Self Assessment Tax                 = 79,310/-

(u/s-140A)

 

Notes:

(1) Service pension received is assumed to be the uncommuted pension.

(2) It is assumed that no TDS u/s-194A has been deducted on interest on FD amounting to Rs.2,00,000/- due to submission of Form 15H.

(3) Assessment Year assumed as 2015-16.

(4) It is assumed that the assessee is a resident senior citizen, hence there will be no liability on account of advance tax as the assessee doesn't have any income u/-h "PGBP".

(5) It is assumed that the assessee has paid the self assessment tax within due date, else interest u/s-234A @ 1% p.m. from the date after due date as per sec-139(1) to the date of furnishing of return or date of regular assessment u/s-144, whichever is earlier, will also be chargeable.

 

Hope your doubt is cleared now.

Thank you for the very detailed information Stranger.

1)The service pension and family pension are uncommuted, she recieves both pensions every month.

2)How can she submit 15H as her income is more than 3,00,000? She did not submit 15H, and the bank will deduct tds and pay the remaining interest. They did the same last time.

3)Yes, it is for this financial year 2015-2016.

4)Yes, she lives in India.

5)As 2015-2016 financial year is not over yet, so did not pay any tax.

Thank you very much Stranger. It helped.

Since no information regarding TDS on FD is given by you (as it is related to P.Y. 2015-16), I thought it's related to P.Y.2014-15. Hence I assumed that assessee might have submitted Form No.15H, by declaring income lower than exemption limit to escape from TDS as sometimes assessees used to do this either intentionally or unintentionallysmiley.. Anyways you are always welcome dearsmiley..

Thanks for the reply Stranger.

So, she does not have any other exemption except the 3 lacs senior citizen exemption and 15,000 deduction from the family pension.

BTW, what is P.Y? i know about Assessment Year and Financial Year.

No dear no other exemption besides the slab rate exemption & deduction u/s-57(iia). However, the assessee can make eligible investments or payments by 31st March, 2016 to claim deductions under Chapter VIA.

 

As per Sec-3 of the IT Act, 1961

"For the purposes of this Act, "previous year" means the financial year immediately preceding the assessment year".

Provided that, in the case of a business or profession newly set up, or a source of income newly coming into existence, in the said financial year, the previous year shall be the period beginning with the date of setting up of the business or profession or, as the case may be, the date on which the source of income newly comes into existence and ending with the said financial year.

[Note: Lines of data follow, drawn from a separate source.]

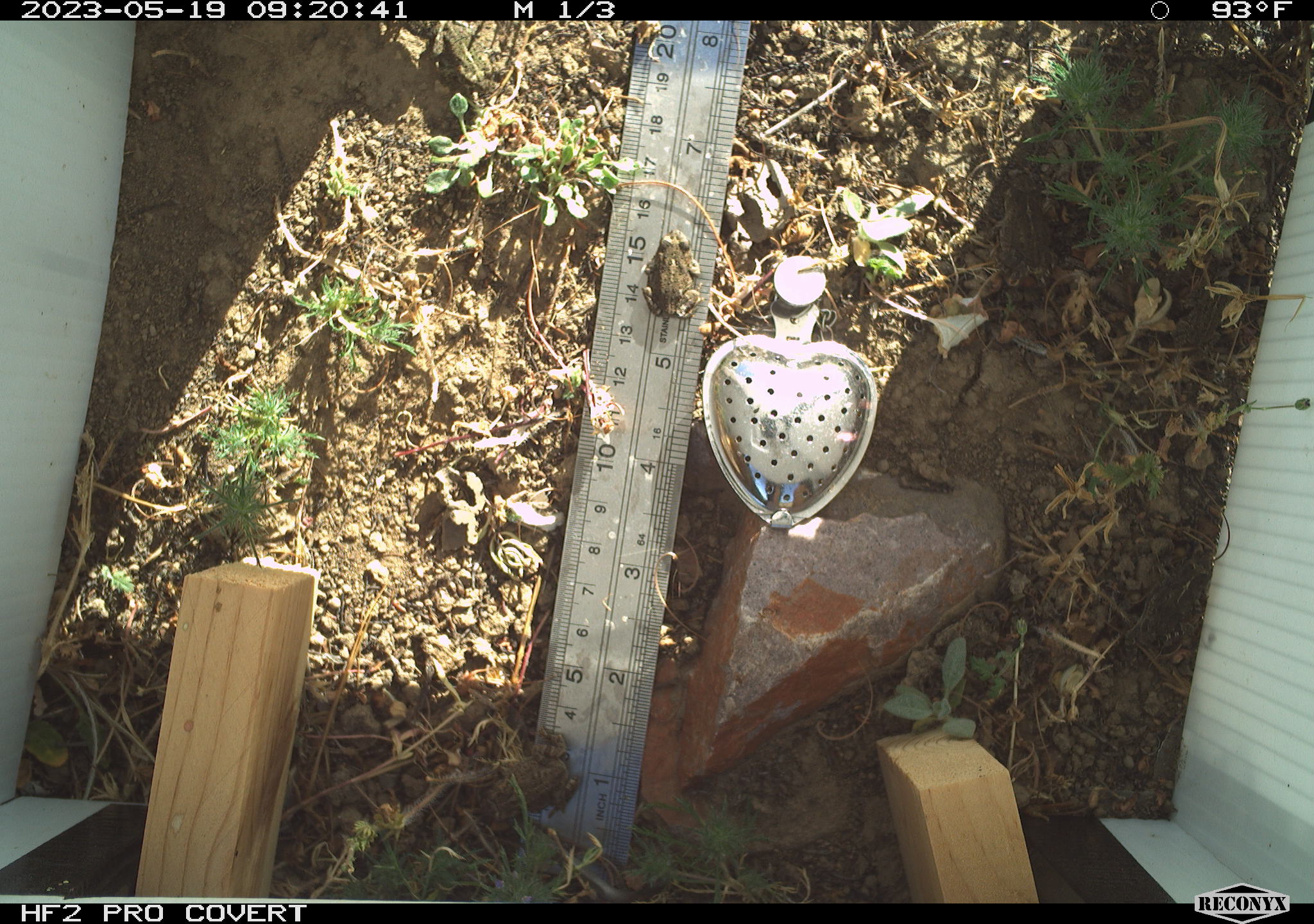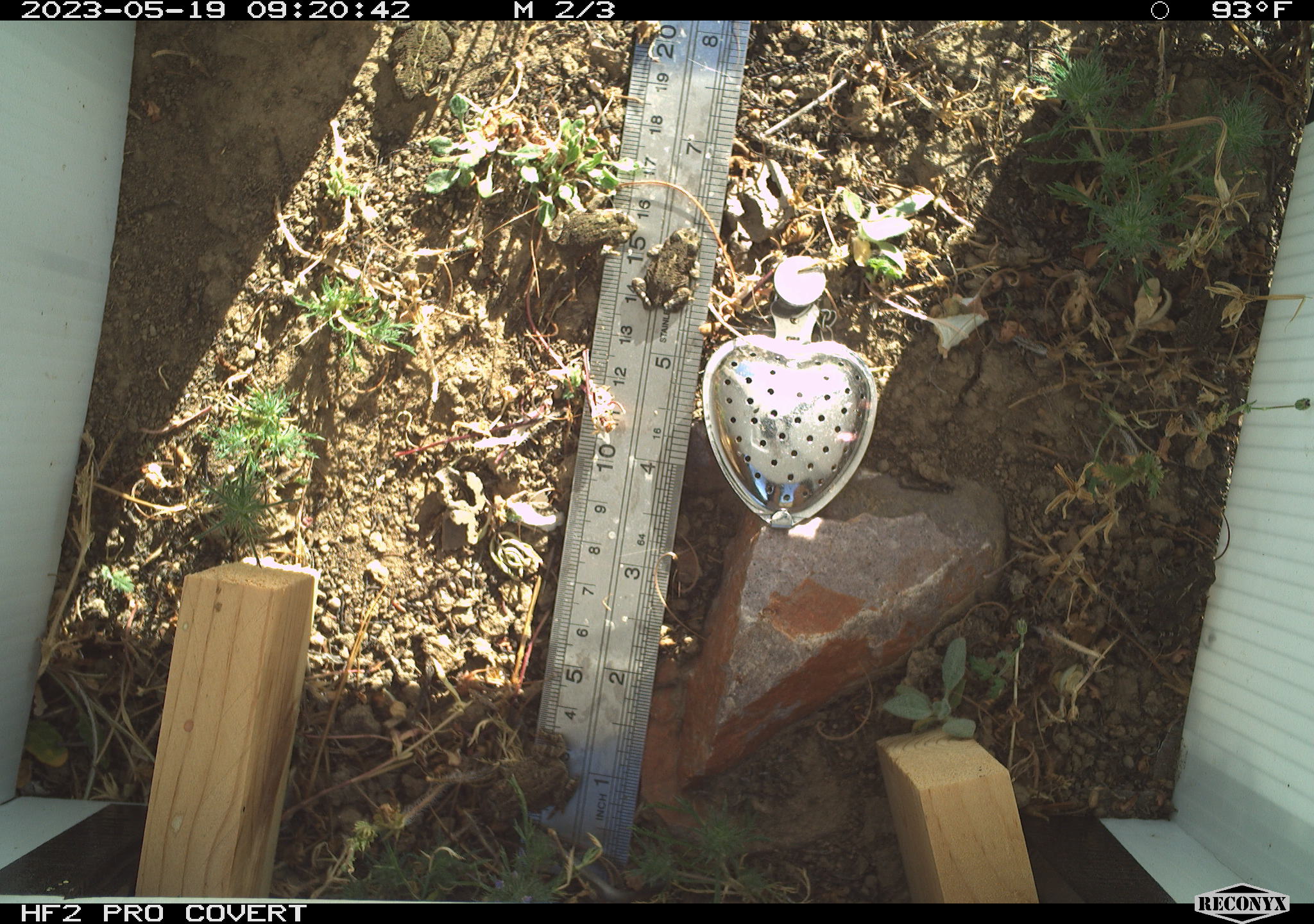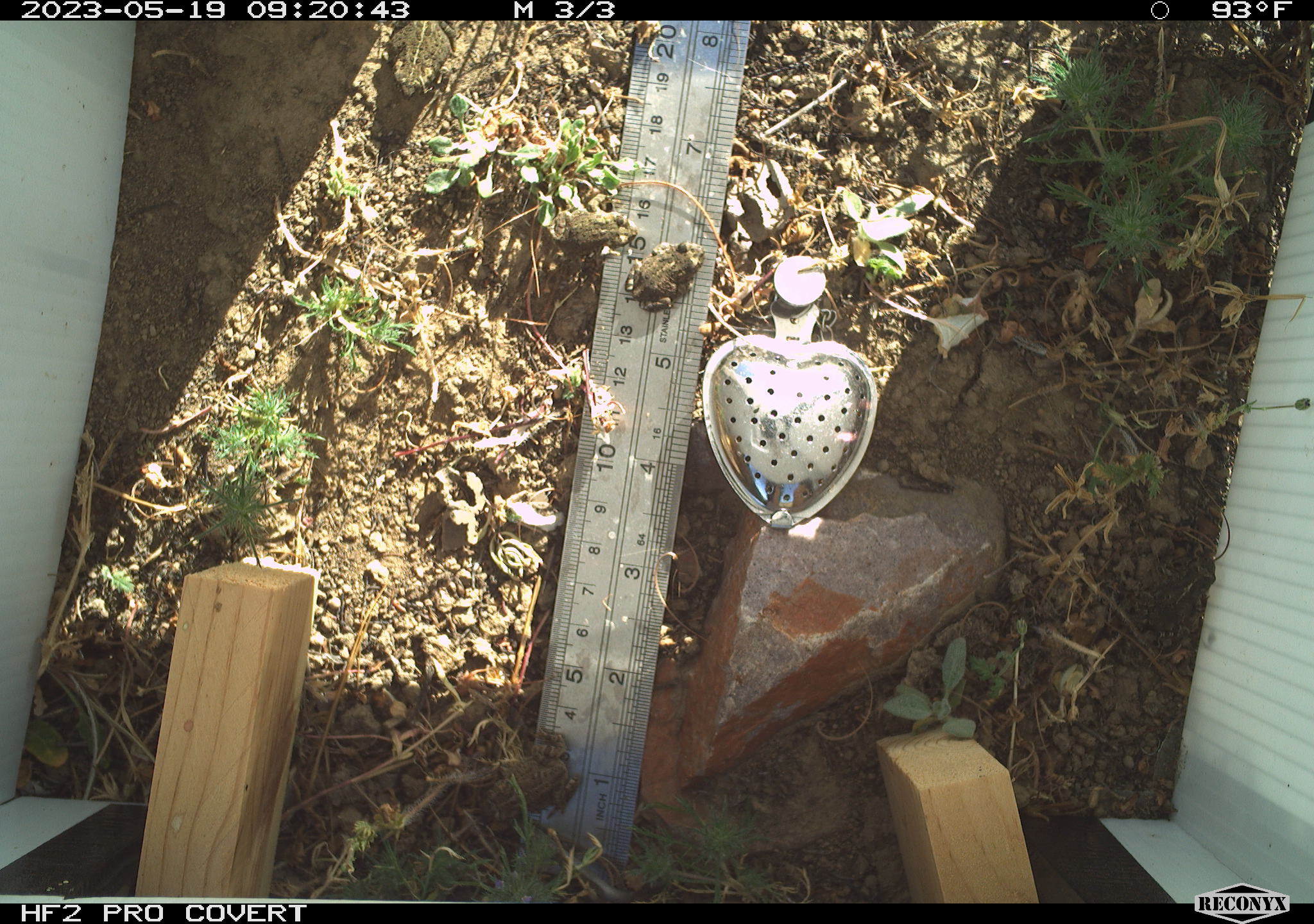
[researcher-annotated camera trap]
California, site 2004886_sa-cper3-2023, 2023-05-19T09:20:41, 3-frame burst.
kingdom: Animalia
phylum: Chordata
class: Amphibia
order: Anura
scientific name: Anura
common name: frogs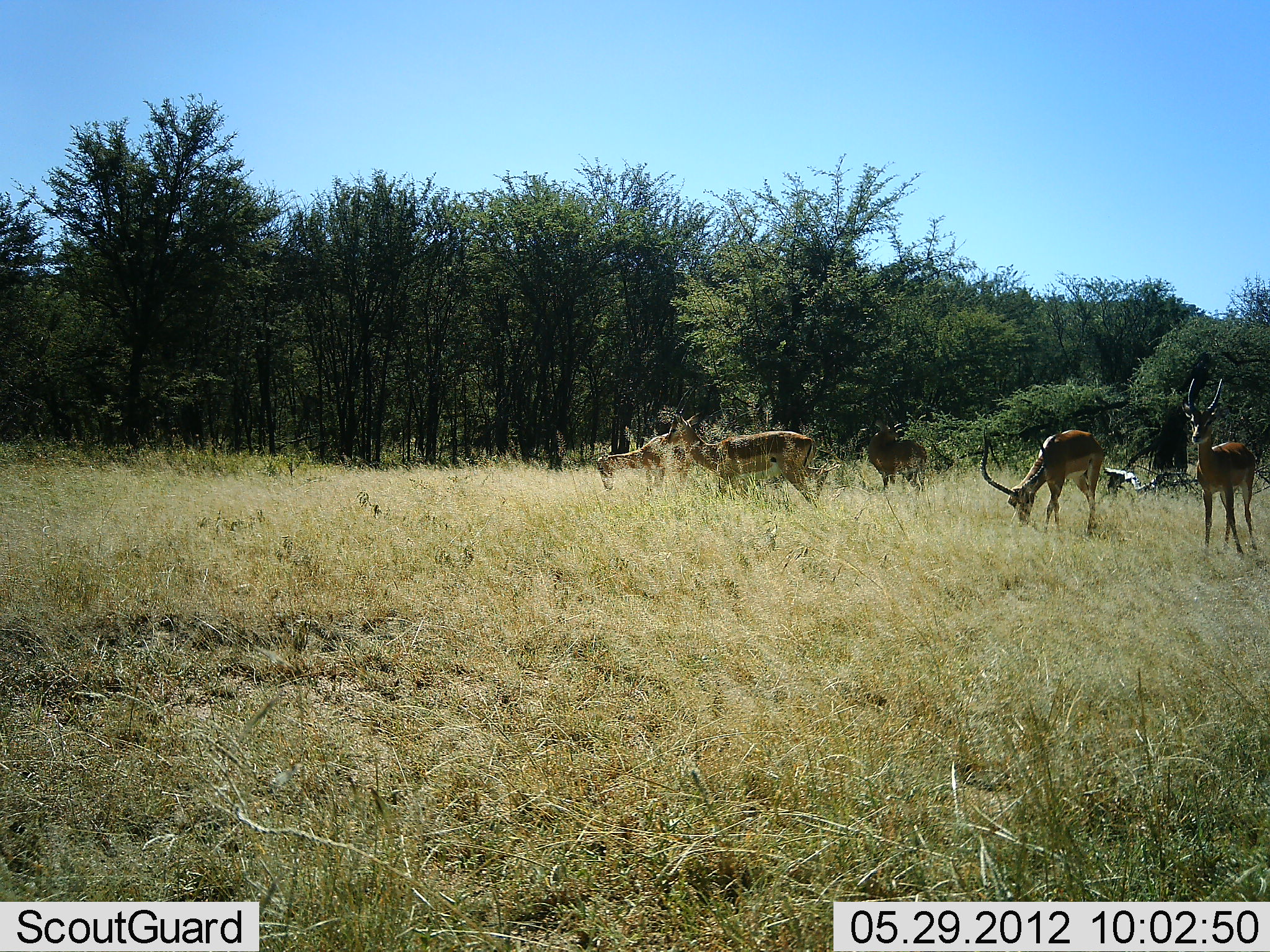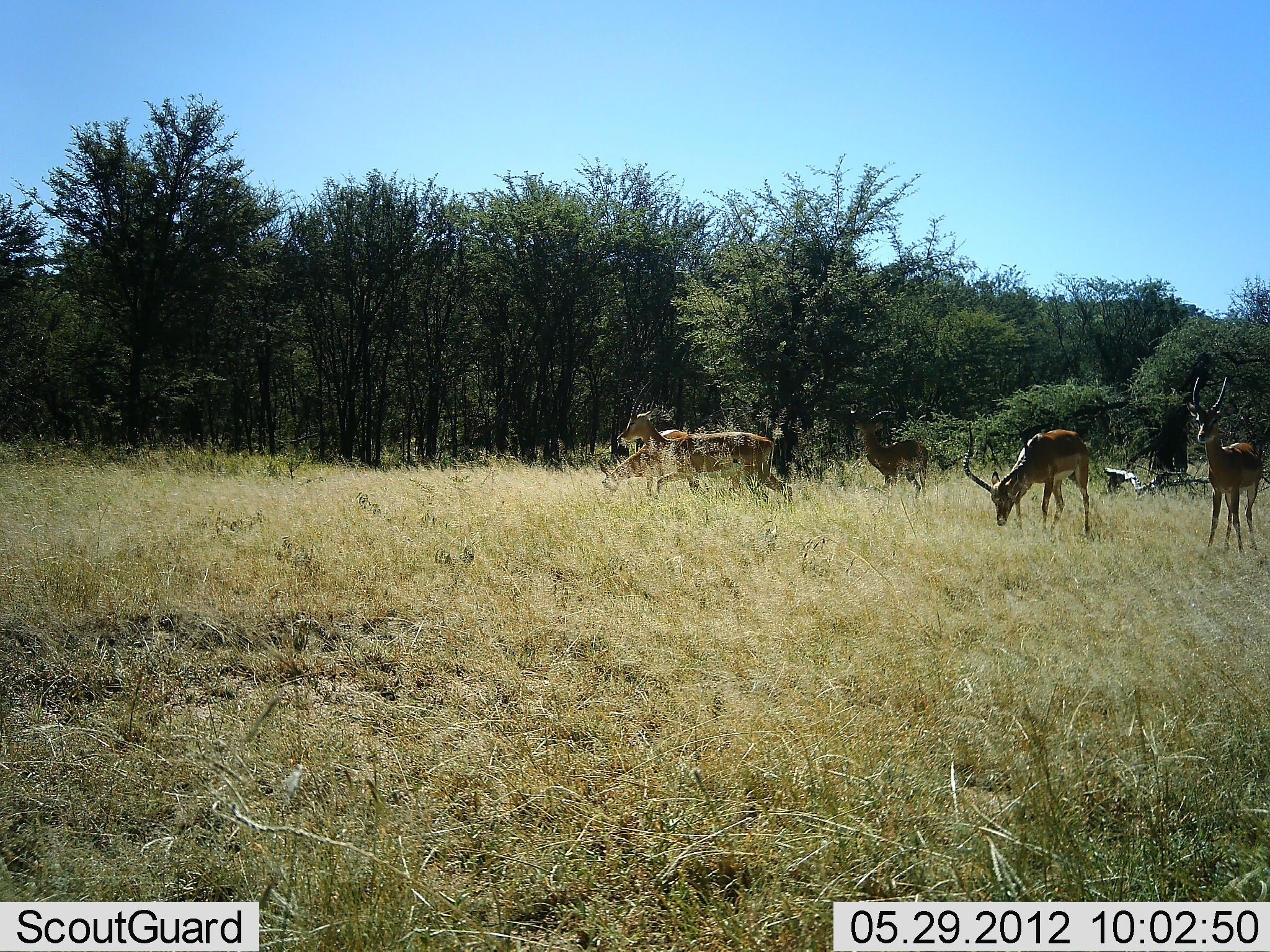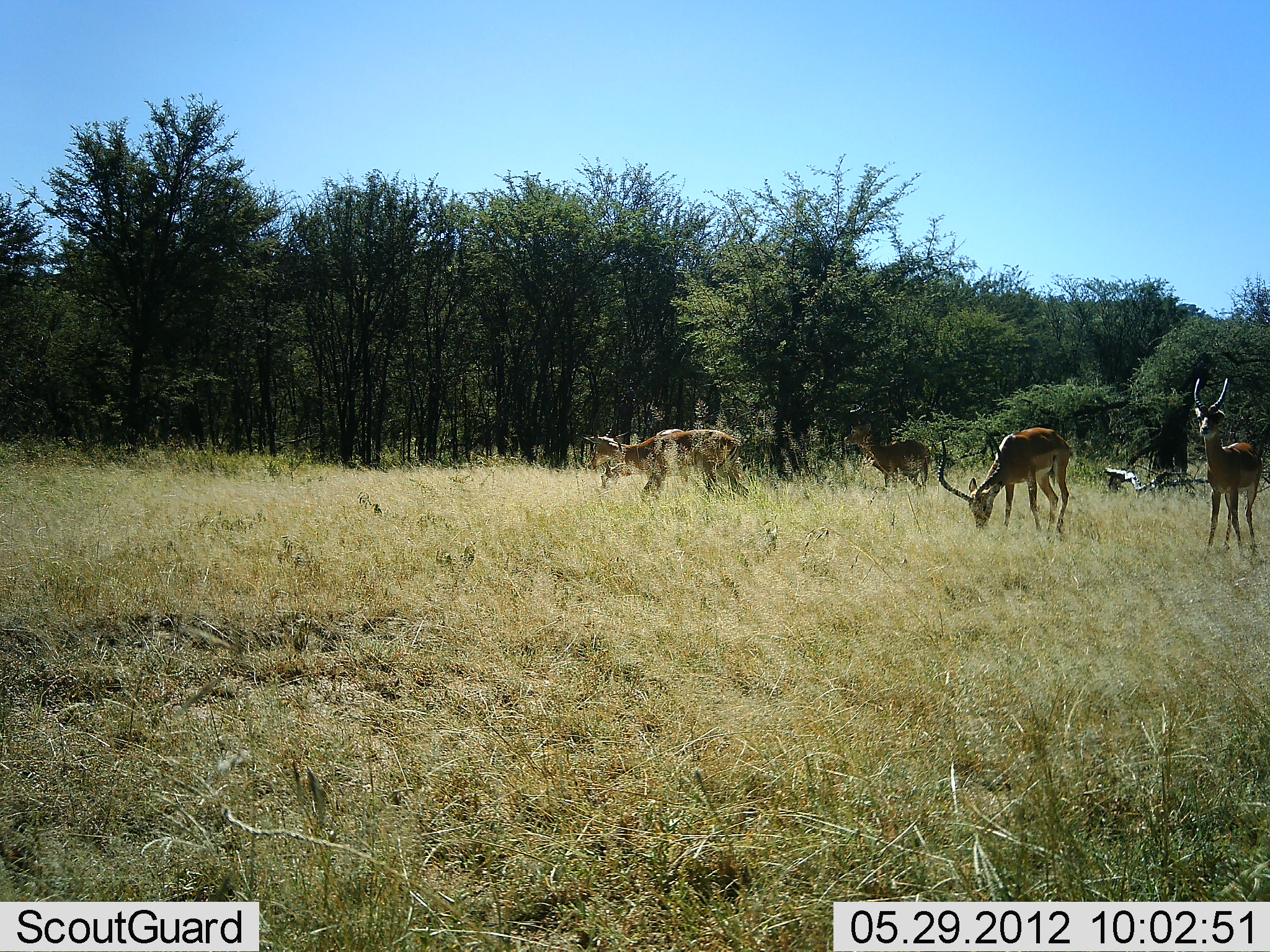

Hope ur doubt is cleared now...

Thank you for the detailed information Stranger.

So Previous Year 2015-2016 is same as Financial Year 2015-2016.

Yes dear, for income tax purpose, there is no difference between F.Y. & P.Y as w.e.f. A.Y. 1989-90, all assessees are required to follow a uniform F.Y. (i.e.,1st April to 31st March) ,i.e., uniform P.Y. Though in case of a newly set-up business or profession, they can be less than 12 months too but can never exceed 12 months. However, for accounting purpose, F.Y. can be for a period of 12 months or less than 12 months or more than 12 months.

As per sec-2(41) of The Companies Act, 2013, F.Y. has been defined as 'the period ending on the 31st day of March every year, and where it has been incorporated on or after the 1st day of January of a year, the period ending on the 31st day of March of the following year, in respect whereof financial statement of the company or body corporate is made up'. While there are certain exceptions included, this section mandates a uniform accounting year for all companies and may create significant implementation issues.

 

Hope ur doubt is cleared now...

Thank you for the detailed information Stranger. Yes, everything is clear now.

Thank you very much for all the help.